High court hears 'personhood' arguments

By Bobby Harrison/NEMS Daily Journal

JACKSON – The “personhood” amendment should not be allowed on the ballot because the people voted to limit their power to amend the Bill of Rights to the state Constitution, Jackson attorney Rob McDuff told the Mississippi Supreme Court.
The nine-member court heard oral arguments Monday on whether it should block from the November general election ballot the amendment supported by groups opposed to abortion rights.
McDuff, arguing for a group of Mississippi citizens, said the section of the state Constitution giving citizens the right to place issues on the ballot through the initiative process prevents the Bill of Rights from being changed through that process.
The personhood initiative, sponsored by Les Riley of Pontotoc, states that it is amending Article III of the state Constitution (the Bill of Rights) “to include every human being from the moment of fertilization, cloning or the functional equivalent thereof.”
Steve Crampton of Tupelo, who is with the Virginia-based Liberty Council, argued that the personhood amendment should not be excluded from the ballot because it is not adding or removing a new right but only further defining that right.

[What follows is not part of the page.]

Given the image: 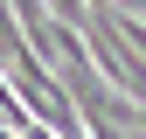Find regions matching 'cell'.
Listing matches in <instances>:
<instances>
[{"mask_svg":"<svg viewBox=\"0 0 146 139\" xmlns=\"http://www.w3.org/2000/svg\"><path fill=\"white\" fill-rule=\"evenodd\" d=\"M132 7H146V0H132Z\"/></svg>","mask_w":146,"mask_h":139,"instance_id":"6da1fadb","label":"cell"}]
</instances>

Plus, he said, the issue “in a nutshell is whether the people of this great state have the right to amend their Constitution.”

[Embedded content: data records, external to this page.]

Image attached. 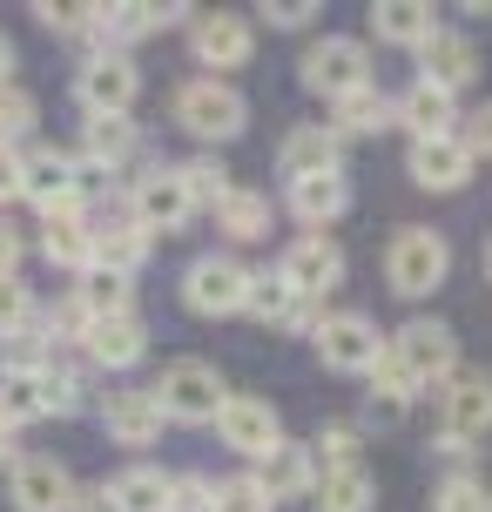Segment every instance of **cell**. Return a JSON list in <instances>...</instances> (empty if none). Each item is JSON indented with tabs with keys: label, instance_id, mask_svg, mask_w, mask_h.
Wrapping results in <instances>:
<instances>
[{
	"label": "cell",
	"instance_id": "obj_11",
	"mask_svg": "<svg viewBox=\"0 0 492 512\" xmlns=\"http://www.w3.org/2000/svg\"><path fill=\"white\" fill-rule=\"evenodd\" d=\"M277 283H284L290 297H304V304H324L337 283H344V250H337L331 236H297L277 256Z\"/></svg>",
	"mask_w": 492,
	"mask_h": 512
},
{
	"label": "cell",
	"instance_id": "obj_24",
	"mask_svg": "<svg viewBox=\"0 0 492 512\" xmlns=\"http://www.w3.org/2000/svg\"><path fill=\"white\" fill-rule=\"evenodd\" d=\"M257 486H263V499L277 506V499H311V486H317V459H311V445H297V438H284L270 459L257 465Z\"/></svg>",
	"mask_w": 492,
	"mask_h": 512
},
{
	"label": "cell",
	"instance_id": "obj_10",
	"mask_svg": "<svg viewBox=\"0 0 492 512\" xmlns=\"http://www.w3.org/2000/svg\"><path fill=\"white\" fill-rule=\"evenodd\" d=\"M243 290H250V270L230 250H209L182 270V304L196 310V317H236L243 310Z\"/></svg>",
	"mask_w": 492,
	"mask_h": 512
},
{
	"label": "cell",
	"instance_id": "obj_50",
	"mask_svg": "<svg viewBox=\"0 0 492 512\" xmlns=\"http://www.w3.org/2000/svg\"><path fill=\"white\" fill-rule=\"evenodd\" d=\"M68 512H115V506H108L102 486H75V506H68Z\"/></svg>",
	"mask_w": 492,
	"mask_h": 512
},
{
	"label": "cell",
	"instance_id": "obj_20",
	"mask_svg": "<svg viewBox=\"0 0 492 512\" xmlns=\"http://www.w3.org/2000/svg\"><path fill=\"white\" fill-rule=\"evenodd\" d=\"M344 169V142H337L324 122H297L277 149V176L284 182H304V176H337Z\"/></svg>",
	"mask_w": 492,
	"mask_h": 512
},
{
	"label": "cell",
	"instance_id": "obj_26",
	"mask_svg": "<svg viewBox=\"0 0 492 512\" xmlns=\"http://www.w3.org/2000/svg\"><path fill=\"white\" fill-rule=\"evenodd\" d=\"M169 21H189V7H156V0H122V7H102V34L115 54H129V41H149Z\"/></svg>",
	"mask_w": 492,
	"mask_h": 512
},
{
	"label": "cell",
	"instance_id": "obj_38",
	"mask_svg": "<svg viewBox=\"0 0 492 512\" xmlns=\"http://www.w3.org/2000/svg\"><path fill=\"white\" fill-rule=\"evenodd\" d=\"M176 169H182V189H189V203H196V209H216L236 189L230 169H223L216 155H196V162H176Z\"/></svg>",
	"mask_w": 492,
	"mask_h": 512
},
{
	"label": "cell",
	"instance_id": "obj_51",
	"mask_svg": "<svg viewBox=\"0 0 492 512\" xmlns=\"http://www.w3.org/2000/svg\"><path fill=\"white\" fill-rule=\"evenodd\" d=\"M7 81H14V41L0 34V88H7Z\"/></svg>",
	"mask_w": 492,
	"mask_h": 512
},
{
	"label": "cell",
	"instance_id": "obj_43",
	"mask_svg": "<svg viewBox=\"0 0 492 512\" xmlns=\"http://www.w3.org/2000/svg\"><path fill=\"white\" fill-rule=\"evenodd\" d=\"M81 324H88V310H81L75 297H61V304H48L41 317H34V331H41V337H68V344L81 337Z\"/></svg>",
	"mask_w": 492,
	"mask_h": 512
},
{
	"label": "cell",
	"instance_id": "obj_21",
	"mask_svg": "<svg viewBox=\"0 0 492 512\" xmlns=\"http://www.w3.org/2000/svg\"><path fill=\"white\" fill-rule=\"evenodd\" d=\"M405 169H412L418 189H439V196H452V189H466V182H472V149L459 142V135H439V142H412Z\"/></svg>",
	"mask_w": 492,
	"mask_h": 512
},
{
	"label": "cell",
	"instance_id": "obj_39",
	"mask_svg": "<svg viewBox=\"0 0 492 512\" xmlns=\"http://www.w3.org/2000/svg\"><path fill=\"white\" fill-rule=\"evenodd\" d=\"M34 317H41V304H34V290H27L21 277H0V337H7V344H21V337H34Z\"/></svg>",
	"mask_w": 492,
	"mask_h": 512
},
{
	"label": "cell",
	"instance_id": "obj_9",
	"mask_svg": "<svg viewBox=\"0 0 492 512\" xmlns=\"http://www.w3.org/2000/svg\"><path fill=\"white\" fill-rule=\"evenodd\" d=\"M216 432H223L230 452H243L250 465H263L277 445H284V418H277V405L257 398V391H230L223 411H216Z\"/></svg>",
	"mask_w": 492,
	"mask_h": 512
},
{
	"label": "cell",
	"instance_id": "obj_46",
	"mask_svg": "<svg viewBox=\"0 0 492 512\" xmlns=\"http://www.w3.org/2000/svg\"><path fill=\"white\" fill-rule=\"evenodd\" d=\"M459 142L472 149V162H479V155H492V102L472 108V122H466V135H459Z\"/></svg>",
	"mask_w": 492,
	"mask_h": 512
},
{
	"label": "cell",
	"instance_id": "obj_8",
	"mask_svg": "<svg viewBox=\"0 0 492 512\" xmlns=\"http://www.w3.org/2000/svg\"><path fill=\"white\" fill-rule=\"evenodd\" d=\"M479 432H492V378L486 371L445 378V391H439V452L445 459H466Z\"/></svg>",
	"mask_w": 492,
	"mask_h": 512
},
{
	"label": "cell",
	"instance_id": "obj_27",
	"mask_svg": "<svg viewBox=\"0 0 492 512\" xmlns=\"http://www.w3.org/2000/svg\"><path fill=\"white\" fill-rule=\"evenodd\" d=\"M344 209H351V182H344V169H337V176H304V182H290V216H297L304 230H331Z\"/></svg>",
	"mask_w": 492,
	"mask_h": 512
},
{
	"label": "cell",
	"instance_id": "obj_53",
	"mask_svg": "<svg viewBox=\"0 0 492 512\" xmlns=\"http://www.w3.org/2000/svg\"><path fill=\"white\" fill-rule=\"evenodd\" d=\"M486 277H492V243H486Z\"/></svg>",
	"mask_w": 492,
	"mask_h": 512
},
{
	"label": "cell",
	"instance_id": "obj_19",
	"mask_svg": "<svg viewBox=\"0 0 492 512\" xmlns=\"http://www.w3.org/2000/svg\"><path fill=\"white\" fill-rule=\"evenodd\" d=\"M391 122L412 128V142L459 135V95H445V88H432V81H412L405 95H391Z\"/></svg>",
	"mask_w": 492,
	"mask_h": 512
},
{
	"label": "cell",
	"instance_id": "obj_23",
	"mask_svg": "<svg viewBox=\"0 0 492 512\" xmlns=\"http://www.w3.org/2000/svg\"><path fill=\"white\" fill-rule=\"evenodd\" d=\"M149 250H156V236H142L129 216L88 230V263H95V270H115V277H135V270L149 263Z\"/></svg>",
	"mask_w": 492,
	"mask_h": 512
},
{
	"label": "cell",
	"instance_id": "obj_31",
	"mask_svg": "<svg viewBox=\"0 0 492 512\" xmlns=\"http://www.w3.org/2000/svg\"><path fill=\"white\" fill-rule=\"evenodd\" d=\"M391 122V95L371 81V88H351L344 102H331V135L337 142H351V135H378Z\"/></svg>",
	"mask_w": 492,
	"mask_h": 512
},
{
	"label": "cell",
	"instance_id": "obj_17",
	"mask_svg": "<svg viewBox=\"0 0 492 512\" xmlns=\"http://www.w3.org/2000/svg\"><path fill=\"white\" fill-rule=\"evenodd\" d=\"M162 405L149 398V391H135V384H122V391H108L102 398V432L115 438V445H129V452H149L162 438Z\"/></svg>",
	"mask_w": 492,
	"mask_h": 512
},
{
	"label": "cell",
	"instance_id": "obj_1",
	"mask_svg": "<svg viewBox=\"0 0 492 512\" xmlns=\"http://www.w3.org/2000/svg\"><path fill=\"white\" fill-rule=\"evenodd\" d=\"M385 358L412 384V398H425V391H445V378H459V337L439 317H412L385 337Z\"/></svg>",
	"mask_w": 492,
	"mask_h": 512
},
{
	"label": "cell",
	"instance_id": "obj_15",
	"mask_svg": "<svg viewBox=\"0 0 492 512\" xmlns=\"http://www.w3.org/2000/svg\"><path fill=\"white\" fill-rule=\"evenodd\" d=\"M75 344L102 371H135V364L149 358V324H142V310H108V317H88L81 324Z\"/></svg>",
	"mask_w": 492,
	"mask_h": 512
},
{
	"label": "cell",
	"instance_id": "obj_45",
	"mask_svg": "<svg viewBox=\"0 0 492 512\" xmlns=\"http://www.w3.org/2000/svg\"><path fill=\"white\" fill-rule=\"evenodd\" d=\"M263 21H270V27H304V21H317V7H311V0H270Z\"/></svg>",
	"mask_w": 492,
	"mask_h": 512
},
{
	"label": "cell",
	"instance_id": "obj_18",
	"mask_svg": "<svg viewBox=\"0 0 492 512\" xmlns=\"http://www.w3.org/2000/svg\"><path fill=\"white\" fill-rule=\"evenodd\" d=\"M418 81H432V88H445V95L472 88V81H479V48H472V34L439 27V34L418 48Z\"/></svg>",
	"mask_w": 492,
	"mask_h": 512
},
{
	"label": "cell",
	"instance_id": "obj_40",
	"mask_svg": "<svg viewBox=\"0 0 492 512\" xmlns=\"http://www.w3.org/2000/svg\"><path fill=\"white\" fill-rule=\"evenodd\" d=\"M432 512H492V486L472 479V472H452V479H439V492H432Z\"/></svg>",
	"mask_w": 492,
	"mask_h": 512
},
{
	"label": "cell",
	"instance_id": "obj_30",
	"mask_svg": "<svg viewBox=\"0 0 492 512\" xmlns=\"http://www.w3.org/2000/svg\"><path fill=\"white\" fill-rule=\"evenodd\" d=\"M108 506L115 512H169V472L162 465H129L108 479Z\"/></svg>",
	"mask_w": 492,
	"mask_h": 512
},
{
	"label": "cell",
	"instance_id": "obj_35",
	"mask_svg": "<svg viewBox=\"0 0 492 512\" xmlns=\"http://www.w3.org/2000/svg\"><path fill=\"white\" fill-rule=\"evenodd\" d=\"M317 512H371L378 506V486H371V472H317V486H311Z\"/></svg>",
	"mask_w": 492,
	"mask_h": 512
},
{
	"label": "cell",
	"instance_id": "obj_25",
	"mask_svg": "<svg viewBox=\"0 0 492 512\" xmlns=\"http://www.w3.org/2000/svg\"><path fill=\"white\" fill-rule=\"evenodd\" d=\"M371 34L385 48H425L439 34V14H432V0H378L371 7Z\"/></svg>",
	"mask_w": 492,
	"mask_h": 512
},
{
	"label": "cell",
	"instance_id": "obj_44",
	"mask_svg": "<svg viewBox=\"0 0 492 512\" xmlns=\"http://www.w3.org/2000/svg\"><path fill=\"white\" fill-rule=\"evenodd\" d=\"M169 512H209V472H169Z\"/></svg>",
	"mask_w": 492,
	"mask_h": 512
},
{
	"label": "cell",
	"instance_id": "obj_41",
	"mask_svg": "<svg viewBox=\"0 0 492 512\" xmlns=\"http://www.w3.org/2000/svg\"><path fill=\"white\" fill-rule=\"evenodd\" d=\"M270 499H263L257 472H230V479H209V512H263Z\"/></svg>",
	"mask_w": 492,
	"mask_h": 512
},
{
	"label": "cell",
	"instance_id": "obj_5",
	"mask_svg": "<svg viewBox=\"0 0 492 512\" xmlns=\"http://www.w3.org/2000/svg\"><path fill=\"white\" fill-rule=\"evenodd\" d=\"M311 344H317V364L337 371V378H364L378 351H385V331L364 317V310H324L311 324Z\"/></svg>",
	"mask_w": 492,
	"mask_h": 512
},
{
	"label": "cell",
	"instance_id": "obj_3",
	"mask_svg": "<svg viewBox=\"0 0 492 512\" xmlns=\"http://www.w3.org/2000/svg\"><path fill=\"white\" fill-rule=\"evenodd\" d=\"M176 128L182 135H196V142H236L243 128H250V102H243V88L236 81H182L176 88Z\"/></svg>",
	"mask_w": 492,
	"mask_h": 512
},
{
	"label": "cell",
	"instance_id": "obj_16",
	"mask_svg": "<svg viewBox=\"0 0 492 512\" xmlns=\"http://www.w3.org/2000/svg\"><path fill=\"white\" fill-rule=\"evenodd\" d=\"M7 499H14V512H68L75 506V472L48 452H27L7 472Z\"/></svg>",
	"mask_w": 492,
	"mask_h": 512
},
{
	"label": "cell",
	"instance_id": "obj_29",
	"mask_svg": "<svg viewBox=\"0 0 492 512\" xmlns=\"http://www.w3.org/2000/svg\"><path fill=\"white\" fill-rule=\"evenodd\" d=\"M142 149V128L129 122V115H88V128H81V155L88 162H102L108 176H122V162Z\"/></svg>",
	"mask_w": 492,
	"mask_h": 512
},
{
	"label": "cell",
	"instance_id": "obj_42",
	"mask_svg": "<svg viewBox=\"0 0 492 512\" xmlns=\"http://www.w3.org/2000/svg\"><path fill=\"white\" fill-rule=\"evenodd\" d=\"M34 122H41V108H34V95L7 81V88H0V142L14 149V142H21V135H27Z\"/></svg>",
	"mask_w": 492,
	"mask_h": 512
},
{
	"label": "cell",
	"instance_id": "obj_13",
	"mask_svg": "<svg viewBox=\"0 0 492 512\" xmlns=\"http://www.w3.org/2000/svg\"><path fill=\"white\" fill-rule=\"evenodd\" d=\"M21 196L41 216H81V189H75V155L68 149H27L21 155Z\"/></svg>",
	"mask_w": 492,
	"mask_h": 512
},
{
	"label": "cell",
	"instance_id": "obj_33",
	"mask_svg": "<svg viewBox=\"0 0 492 512\" xmlns=\"http://www.w3.org/2000/svg\"><path fill=\"white\" fill-rule=\"evenodd\" d=\"M41 256L54 270H88V216H41Z\"/></svg>",
	"mask_w": 492,
	"mask_h": 512
},
{
	"label": "cell",
	"instance_id": "obj_52",
	"mask_svg": "<svg viewBox=\"0 0 492 512\" xmlns=\"http://www.w3.org/2000/svg\"><path fill=\"white\" fill-rule=\"evenodd\" d=\"M0 465H14V425H0Z\"/></svg>",
	"mask_w": 492,
	"mask_h": 512
},
{
	"label": "cell",
	"instance_id": "obj_36",
	"mask_svg": "<svg viewBox=\"0 0 492 512\" xmlns=\"http://www.w3.org/2000/svg\"><path fill=\"white\" fill-rule=\"evenodd\" d=\"M27 418H41V398H34V364H0V425L21 432Z\"/></svg>",
	"mask_w": 492,
	"mask_h": 512
},
{
	"label": "cell",
	"instance_id": "obj_37",
	"mask_svg": "<svg viewBox=\"0 0 492 512\" xmlns=\"http://www.w3.org/2000/svg\"><path fill=\"white\" fill-rule=\"evenodd\" d=\"M311 459H317V472H358L364 465V432L358 425H324V432L311 438Z\"/></svg>",
	"mask_w": 492,
	"mask_h": 512
},
{
	"label": "cell",
	"instance_id": "obj_12",
	"mask_svg": "<svg viewBox=\"0 0 492 512\" xmlns=\"http://www.w3.org/2000/svg\"><path fill=\"white\" fill-rule=\"evenodd\" d=\"M75 95H81V108H88V115H129L135 95H142V68H135L129 54L102 48V54H88V61H81Z\"/></svg>",
	"mask_w": 492,
	"mask_h": 512
},
{
	"label": "cell",
	"instance_id": "obj_22",
	"mask_svg": "<svg viewBox=\"0 0 492 512\" xmlns=\"http://www.w3.org/2000/svg\"><path fill=\"white\" fill-rule=\"evenodd\" d=\"M243 317H257V324H270V331H311V324H317V304L290 297L284 283H277V270H250Z\"/></svg>",
	"mask_w": 492,
	"mask_h": 512
},
{
	"label": "cell",
	"instance_id": "obj_7",
	"mask_svg": "<svg viewBox=\"0 0 492 512\" xmlns=\"http://www.w3.org/2000/svg\"><path fill=\"white\" fill-rule=\"evenodd\" d=\"M189 216H196V203H189V189H182L176 162H149V169L129 182V223L142 236H169V230H182Z\"/></svg>",
	"mask_w": 492,
	"mask_h": 512
},
{
	"label": "cell",
	"instance_id": "obj_14",
	"mask_svg": "<svg viewBox=\"0 0 492 512\" xmlns=\"http://www.w3.org/2000/svg\"><path fill=\"white\" fill-rule=\"evenodd\" d=\"M189 48H196V61L209 68V81H223V75H236V68L257 54V27L243 21V14H230V7H216V14H196Z\"/></svg>",
	"mask_w": 492,
	"mask_h": 512
},
{
	"label": "cell",
	"instance_id": "obj_32",
	"mask_svg": "<svg viewBox=\"0 0 492 512\" xmlns=\"http://www.w3.org/2000/svg\"><path fill=\"white\" fill-rule=\"evenodd\" d=\"M34 398H41V418H75L81 398H88V384H81V371L41 358L34 364Z\"/></svg>",
	"mask_w": 492,
	"mask_h": 512
},
{
	"label": "cell",
	"instance_id": "obj_49",
	"mask_svg": "<svg viewBox=\"0 0 492 512\" xmlns=\"http://www.w3.org/2000/svg\"><path fill=\"white\" fill-rule=\"evenodd\" d=\"M364 418H371V425H398V418H405V398H391V391H371V398H364Z\"/></svg>",
	"mask_w": 492,
	"mask_h": 512
},
{
	"label": "cell",
	"instance_id": "obj_6",
	"mask_svg": "<svg viewBox=\"0 0 492 512\" xmlns=\"http://www.w3.org/2000/svg\"><path fill=\"white\" fill-rule=\"evenodd\" d=\"M297 75H304V88H311V95L344 102L351 88H371V48H364V41H351V34H324V41H311V48H304Z\"/></svg>",
	"mask_w": 492,
	"mask_h": 512
},
{
	"label": "cell",
	"instance_id": "obj_2",
	"mask_svg": "<svg viewBox=\"0 0 492 512\" xmlns=\"http://www.w3.org/2000/svg\"><path fill=\"white\" fill-rule=\"evenodd\" d=\"M445 277H452V243H445L439 230L405 223V230L385 243V283H391V297L418 304V297H432Z\"/></svg>",
	"mask_w": 492,
	"mask_h": 512
},
{
	"label": "cell",
	"instance_id": "obj_28",
	"mask_svg": "<svg viewBox=\"0 0 492 512\" xmlns=\"http://www.w3.org/2000/svg\"><path fill=\"white\" fill-rule=\"evenodd\" d=\"M270 223H277V209H270L263 189H243L236 182L230 196L216 203V230L230 236V243H270Z\"/></svg>",
	"mask_w": 492,
	"mask_h": 512
},
{
	"label": "cell",
	"instance_id": "obj_4",
	"mask_svg": "<svg viewBox=\"0 0 492 512\" xmlns=\"http://www.w3.org/2000/svg\"><path fill=\"white\" fill-rule=\"evenodd\" d=\"M149 398L162 405V418H169V425H216V411H223V398H230V384H223V371H216V364L176 358L156 384H149Z\"/></svg>",
	"mask_w": 492,
	"mask_h": 512
},
{
	"label": "cell",
	"instance_id": "obj_47",
	"mask_svg": "<svg viewBox=\"0 0 492 512\" xmlns=\"http://www.w3.org/2000/svg\"><path fill=\"white\" fill-rule=\"evenodd\" d=\"M7 203H21V149L0 142V209Z\"/></svg>",
	"mask_w": 492,
	"mask_h": 512
},
{
	"label": "cell",
	"instance_id": "obj_48",
	"mask_svg": "<svg viewBox=\"0 0 492 512\" xmlns=\"http://www.w3.org/2000/svg\"><path fill=\"white\" fill-rule=\"evenodd\" d=\"M21 230H14V223H7V216H0V277H21Z\"/></svg>",
	"mask_w": 492,
	"mask_h": 512
},
{
	"label": "cell",
	"instance_id": "obj_34",
	"mask_svg": "<svg viewBox=\"0 0 492 512\" xmlns=\"http://www.w3.org/2000/svg\"><path fill=\"white\" fill-rule=\"evenodd\" d=\"M88 317H108V310H135V277H115V270H81L75 277V290H68Z\"/></svg>",
	"mask_w": 492,
	"mask_h": 512
}]
</instances>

Attorneys on both sides were peppered with questions – primarily from Justices Jess Dickinson and Michael Randolph. They particularly wanted McDuff to explain what they saw as a conflict because a separate, older section of the Constitution said the people have the right to change it and did not exclude making changes to the Bill of Rights.
McDuff said in 1992 Mississippians voted to set limits on their ability to amend the Bill of Rights. He said the Bill of Rights could only be amended by the Legislature voting by a two-thirds majority to make the change and then the people of the state approving that legislative action at the ballot box.
Before 1992, there was no way to amend the Constitution through the initiative process. Voters approved an initiative process in 1914, but it was struck down by the Supreme Court in two separate opinions in the 1920s.
Chief Justice William Waller Jr. said at the end of the hearing “a decision will be rendered in due course.”
A lower court already has rejected attempts to block the initiative from the ballot.